Zähle alle Bestandteile des leichten Frühstücks auf, die der Artikel über Kerala nennt.

# Artikel
····················

Verschiedene Glaubensrichtungen existieren in Kerala seit Jahrhunderten friedlich nebeneinander. Laut der letzten Volkszählung im Jahr 2011 sind knapp 55 % Hindus, fast 27 % Moslems und der Anteil an Christen ist mit über 18 % deutlich höher als im landesweiten Durchschnitt.
Keralas palmengesäumte Sandstrände ziehen sich etwa 600 Kilometer entlang der Malabar-Küste am Arabischen Meer – Namen, die allein schon zum Träumen anregen. Das Klima ist tropisch mit Temperaturen, die ganzjährig um die 30 °C liegen. Im Hinterland steigen die dicht bewaldeten Westghats bis auf 1.500 Meter Höhe. Sie bilden eine natürliche Barriere für die Monsunwolken, die dem Land von Anfang Juni bis Ende September ergiebige Regenfälle bescheren.
Eine Oase für die Seele
Nach ein paar Stunden Schlaf – frisch geduscht und gestärkt durch ein leichtes Frühstück aus Obst, frischen Kokosraspeln, Porridge, selbstgebackenem Brot, Butter und Marmelade – zeigt uns Theresa, die Tochter der Gastgeber, das Gelände von BASIS Village. Die Wohnhäuser mit ihren unterschiedlichen Raumkonzepten sind alle im traditionellen keralesischen Stil in einer Kombination aus Holz und tonhaltigem, rötlichem Stein erbaut, teilweise aus Bauelementen, die über 150 Jahre alt sind. Durch die traditionelle Bauweise mit Ziegeldächern, die mit Palmblättern bedeckt sind und Zuglöcher aufweisen, die die Luft zirkulieren lassen, kann auf Klimaanlagen verzichtet werden. An besonders heißen Tagen sorgt ein Deckenventilator für Erfrischung.

····················

(Datensätze)

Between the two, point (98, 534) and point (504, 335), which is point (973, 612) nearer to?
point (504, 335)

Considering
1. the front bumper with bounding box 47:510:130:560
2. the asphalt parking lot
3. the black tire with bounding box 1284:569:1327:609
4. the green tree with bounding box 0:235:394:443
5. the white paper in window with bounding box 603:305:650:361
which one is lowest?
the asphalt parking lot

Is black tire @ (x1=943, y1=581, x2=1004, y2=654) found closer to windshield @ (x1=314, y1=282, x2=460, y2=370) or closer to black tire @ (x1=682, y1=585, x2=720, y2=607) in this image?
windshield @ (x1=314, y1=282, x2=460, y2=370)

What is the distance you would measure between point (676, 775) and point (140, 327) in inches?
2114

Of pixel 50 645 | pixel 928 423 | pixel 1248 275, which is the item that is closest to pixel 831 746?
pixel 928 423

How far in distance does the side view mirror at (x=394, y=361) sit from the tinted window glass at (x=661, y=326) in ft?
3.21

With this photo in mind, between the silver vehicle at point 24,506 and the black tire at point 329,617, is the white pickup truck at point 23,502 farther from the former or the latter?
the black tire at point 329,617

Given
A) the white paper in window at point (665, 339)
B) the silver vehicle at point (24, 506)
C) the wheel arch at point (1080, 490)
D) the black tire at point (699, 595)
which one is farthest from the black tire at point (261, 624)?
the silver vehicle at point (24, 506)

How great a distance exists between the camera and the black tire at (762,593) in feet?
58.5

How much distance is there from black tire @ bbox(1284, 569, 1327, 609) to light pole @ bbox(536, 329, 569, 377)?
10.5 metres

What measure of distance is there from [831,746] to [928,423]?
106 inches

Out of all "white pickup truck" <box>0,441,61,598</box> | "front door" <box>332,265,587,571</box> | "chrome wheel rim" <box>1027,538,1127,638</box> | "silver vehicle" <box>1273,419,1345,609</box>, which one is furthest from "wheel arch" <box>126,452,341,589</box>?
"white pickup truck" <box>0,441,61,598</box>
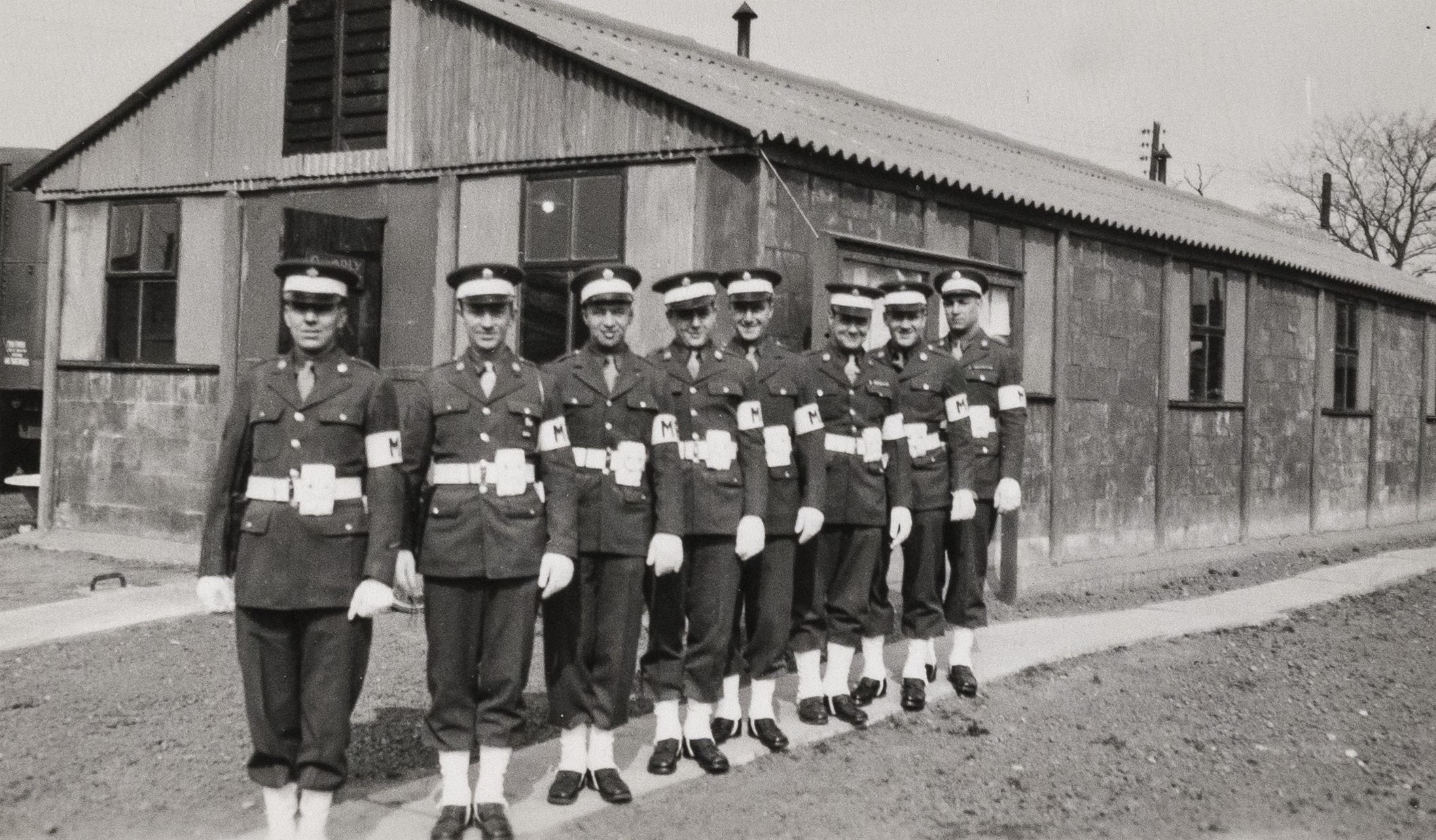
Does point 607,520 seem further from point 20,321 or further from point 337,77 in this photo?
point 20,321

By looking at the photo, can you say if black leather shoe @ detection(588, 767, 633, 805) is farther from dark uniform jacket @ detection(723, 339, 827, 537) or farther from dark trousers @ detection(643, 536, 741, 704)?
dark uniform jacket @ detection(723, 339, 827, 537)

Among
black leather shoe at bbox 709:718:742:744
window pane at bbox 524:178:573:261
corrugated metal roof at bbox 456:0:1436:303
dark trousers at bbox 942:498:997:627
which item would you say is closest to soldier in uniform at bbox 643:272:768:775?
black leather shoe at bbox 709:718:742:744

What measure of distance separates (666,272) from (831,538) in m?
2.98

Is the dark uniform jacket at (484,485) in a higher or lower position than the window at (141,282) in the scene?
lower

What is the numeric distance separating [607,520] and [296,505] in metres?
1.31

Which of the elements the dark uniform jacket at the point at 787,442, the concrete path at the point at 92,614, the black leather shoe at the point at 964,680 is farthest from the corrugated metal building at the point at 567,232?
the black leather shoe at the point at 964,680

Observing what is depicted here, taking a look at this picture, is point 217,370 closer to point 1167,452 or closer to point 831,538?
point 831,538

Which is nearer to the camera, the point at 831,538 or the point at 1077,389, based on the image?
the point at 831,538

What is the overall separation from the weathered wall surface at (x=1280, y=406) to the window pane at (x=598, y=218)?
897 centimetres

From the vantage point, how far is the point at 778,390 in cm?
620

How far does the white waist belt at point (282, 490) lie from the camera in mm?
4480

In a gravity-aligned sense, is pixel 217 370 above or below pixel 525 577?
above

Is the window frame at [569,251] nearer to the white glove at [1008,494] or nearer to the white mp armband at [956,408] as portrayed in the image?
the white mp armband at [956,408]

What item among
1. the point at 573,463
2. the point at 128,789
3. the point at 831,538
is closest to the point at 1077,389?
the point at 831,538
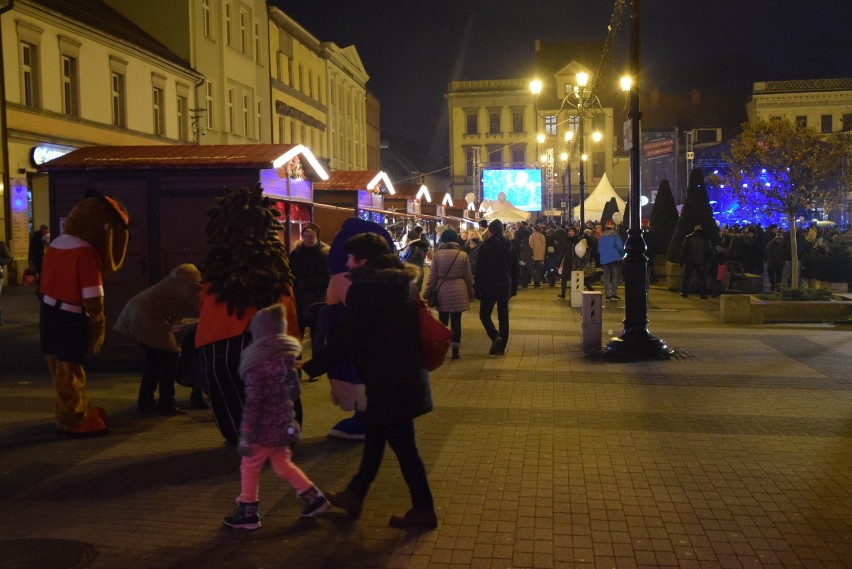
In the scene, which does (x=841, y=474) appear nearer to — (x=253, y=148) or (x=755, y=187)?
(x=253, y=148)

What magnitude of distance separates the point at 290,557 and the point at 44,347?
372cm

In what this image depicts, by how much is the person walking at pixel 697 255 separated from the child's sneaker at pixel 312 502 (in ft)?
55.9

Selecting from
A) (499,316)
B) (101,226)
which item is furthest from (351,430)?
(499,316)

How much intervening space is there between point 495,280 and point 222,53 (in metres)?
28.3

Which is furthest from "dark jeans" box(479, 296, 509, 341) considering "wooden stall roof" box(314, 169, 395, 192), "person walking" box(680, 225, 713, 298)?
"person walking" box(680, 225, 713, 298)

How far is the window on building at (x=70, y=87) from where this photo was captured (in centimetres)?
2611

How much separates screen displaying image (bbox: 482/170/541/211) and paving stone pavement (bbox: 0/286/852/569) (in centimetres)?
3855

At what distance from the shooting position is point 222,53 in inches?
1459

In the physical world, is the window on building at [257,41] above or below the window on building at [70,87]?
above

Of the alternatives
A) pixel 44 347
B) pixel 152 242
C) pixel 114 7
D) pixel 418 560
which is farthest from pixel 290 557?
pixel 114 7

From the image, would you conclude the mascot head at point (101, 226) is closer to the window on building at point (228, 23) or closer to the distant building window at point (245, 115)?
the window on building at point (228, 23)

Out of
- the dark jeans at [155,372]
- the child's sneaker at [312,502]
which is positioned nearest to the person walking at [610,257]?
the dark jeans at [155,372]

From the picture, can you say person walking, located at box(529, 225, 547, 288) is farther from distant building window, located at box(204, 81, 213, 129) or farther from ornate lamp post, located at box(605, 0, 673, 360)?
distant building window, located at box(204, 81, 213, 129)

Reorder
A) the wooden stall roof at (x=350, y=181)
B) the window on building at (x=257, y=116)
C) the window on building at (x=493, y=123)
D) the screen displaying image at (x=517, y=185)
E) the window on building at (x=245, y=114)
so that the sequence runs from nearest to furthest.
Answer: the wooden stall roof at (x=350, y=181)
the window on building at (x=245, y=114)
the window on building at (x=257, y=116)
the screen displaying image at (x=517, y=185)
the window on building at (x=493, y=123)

····················

# Vollständige Ausgabe
Obst, frische Kokosraspeln, Porridge, selbstgebackenes Brot, Butter, Marmelade